By DIANE PHILLIPS
Out in the middle of the island mostly hidden from view is one of The Bahamas’ greatest treasures. It’s called Lake Killarney and today it is under threat from development that is encroaching on its banks with buyers building down into the swampy marshes and destroying mangroves by the hundreds with careless abandon.
There is an irony to this. Those who love and appreciate nature enough to want to live on the lake are the very people who are threatening its future. They are also risking their own by tearing down the mangroves that help to keep their land from sliding into the water, keeping the lake at bay and intact. Destroying the mangroves that support and line the edge of the lake is like making a bowl of Jell-O and expecting it to stand upright without the bowl.
First, for anyone who does not know exactly where Lake Killarney is, it’s so large that it extends off Blake Road almost to Carmichael, almost reaches Fire Trail Road from South Westridge and even Love Beach would not be too far a stretch if you were mapping it.
For most Bahamians, Lake Killarney is that handsome stretch of water populated by mangrove-made cays that you fly over when you depart Nassau and look down. “Hmm, wonder where that is?” I’ve heard people mutter and I am never sure whether to tell them the full story because I don’t know whether they will really appreciate it.
To truly appreciate Lake Killarney, you have to see it at sunrise when the dark of night and the grey of morning give way to a golden light from the east. At full moon, you can see the moon set as the sun rises and there is not a building in sight. I know of no place else on New Providence that is quite the same.
Yet much of what makes Lake Killarney so special is what is under threat. The natural balance that keeps its marine life alive is dependent upon the mangroves that line the shores and the mangrove cays dotted here and there. Although scientists may describe it differently, it sits like a body of water hugged by wetlands that produced mini-wetlands in the middle of its belly.
At its deepest, Lake Killarney is roughly 10 feet. Most of the lake is shallow, between one and three feet deep.
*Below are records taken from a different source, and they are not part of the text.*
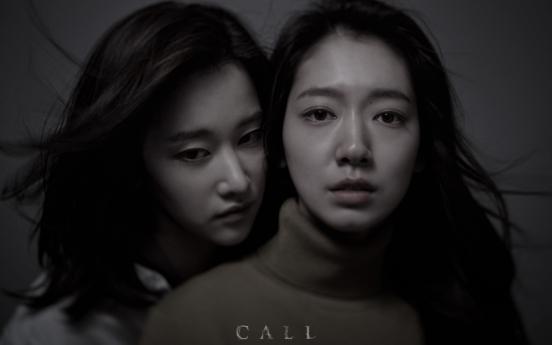 Korean film scene goes experimental in 2020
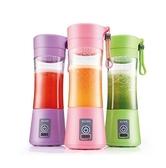 現貨電動榨汁機迷你電動榨汁杯可擕式果汁杯USB充電榨汁杯隨身榨汁機水果榨汁機果汁機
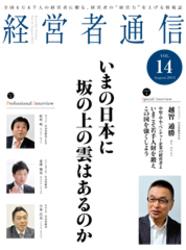 経営者通信 Vol.14 (2011年8月号)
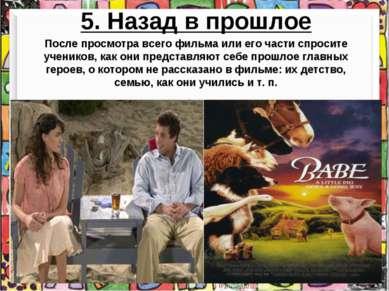 5. Назад в прошлое После просмотра всего фильма или его части спросите ученик...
The level rises and falls with the seasons, during drought or extended dry weather, much of its muddy bottom is exposed and it is only the mangroves with their tangled maze of water-soaked roots and overhanging shade that protects juvenile fish, provides a nesting place for coots and duck along with food and sustenance for bird life. For herons and egrets the cover of the mangrove is a security blanket, allowing them to build nests in the safety of its protective arms, much like humans in a dangerous neighbourhood breathing a sigh of relief when they hear the clink of the last padlock on the door.
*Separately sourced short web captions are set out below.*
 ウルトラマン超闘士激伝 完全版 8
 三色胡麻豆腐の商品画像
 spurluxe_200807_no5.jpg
In an age of rapid development all around the lake and its ring of mangroves and mangrove cays are a safe haven, a nursery for juvenile marine life.
Because it is so well-hidden from view, Lake Killarney has remained relatively pristine, a prize yet to be abused. There are those who occasionally row or kayak on the lake. Mostly, the rest of us in New Providence are dependent upon the resource reservoir for much of the clean air we breathe.
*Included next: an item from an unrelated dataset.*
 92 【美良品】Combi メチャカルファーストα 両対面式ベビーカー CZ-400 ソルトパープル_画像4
Without the lake in our midst, our air would not have the quality it does, our eco-system would be less well-balanced and our bird life would likely be reduced. Because their tangled roots collect nature’s debris, mangroves eventually form land.
With houses now popping up, what is the path of responsible development?
Where will all the raw sewerage go?
Is there a city pumping system sufficient to handle the waste?
Who will monitor sewerage disposal? What will happen to the foundations of these new builds as marshland returns to its normal state, a process that will be sped up by the loss of mangroves that act almost like a seawall?
What happens when the rainy season comes and the shallow lake, not much deeper than your forearm in many spots, floods and spills over without mangroves to act as a barrier?
We the public have to assist with our eyes and ears if we want to protect that which Nature gave so generously and which a single dredge can take away in a moment.
Go ahead, homeowners. Build your homes. But leave the mangroves right where they are. You need them even if you don’t know it now.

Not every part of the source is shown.